What the agent can suggest

Suggestion	When it appears
New capability	Users keep asking for something none of the agent's capabilities covers.
Capability edit	A capability exists but its example or required details miss how users actually phrase the request.
Mission clarification	The agent behaves inconsistently because its instructions are ambiguous.
New guardrail	A recurring failure should be handled by an explicit rule instead of judgement calls.
Regression test	A real failed conversation becomes a permanent eval, so the same mistake can't quietly come back.

Failures become tests

Applying a regression-test proposal adds the failed conversation to the agent's evals. Over time the eval suite grows from real traffic, so every publish is checked against the exact situations that used to break the agent.

Run it on demand or nightly

Open the agent's Improve tab and choose Run analysis to analyze the last two weeks immediately. Or switch on Nightly suggestions: Convoship analyzes new failures every night and queues proposals for your team to review in the morning. The toggle is per agent, and it's off until you enable it.

See whether changes helped

Every conversation records which published version served it.
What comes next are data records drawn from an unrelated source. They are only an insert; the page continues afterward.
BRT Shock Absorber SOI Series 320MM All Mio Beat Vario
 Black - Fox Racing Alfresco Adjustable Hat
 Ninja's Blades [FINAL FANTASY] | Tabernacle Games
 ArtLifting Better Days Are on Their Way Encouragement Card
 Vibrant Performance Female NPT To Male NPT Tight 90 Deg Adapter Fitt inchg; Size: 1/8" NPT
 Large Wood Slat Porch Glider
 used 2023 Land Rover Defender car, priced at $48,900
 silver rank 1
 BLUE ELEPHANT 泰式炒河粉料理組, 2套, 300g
The Impact by version table shows conversations, resolutions, and the failure rate per version side by side — so after you apply a proposal and publish, you can see in numbers whether the new version actually reduced escalations. If it didn't, roll back from the agent's version history.

Escalations that should stay

Not every hand-off is a failure. When escalating was the right outcome — a sensitive request, or a hand-off your design calls for — the analysis labels it “correct escalation” and never proposes a fix for it. The goal is an agent that resolves more of what it should resolve, not one that stops asking for help.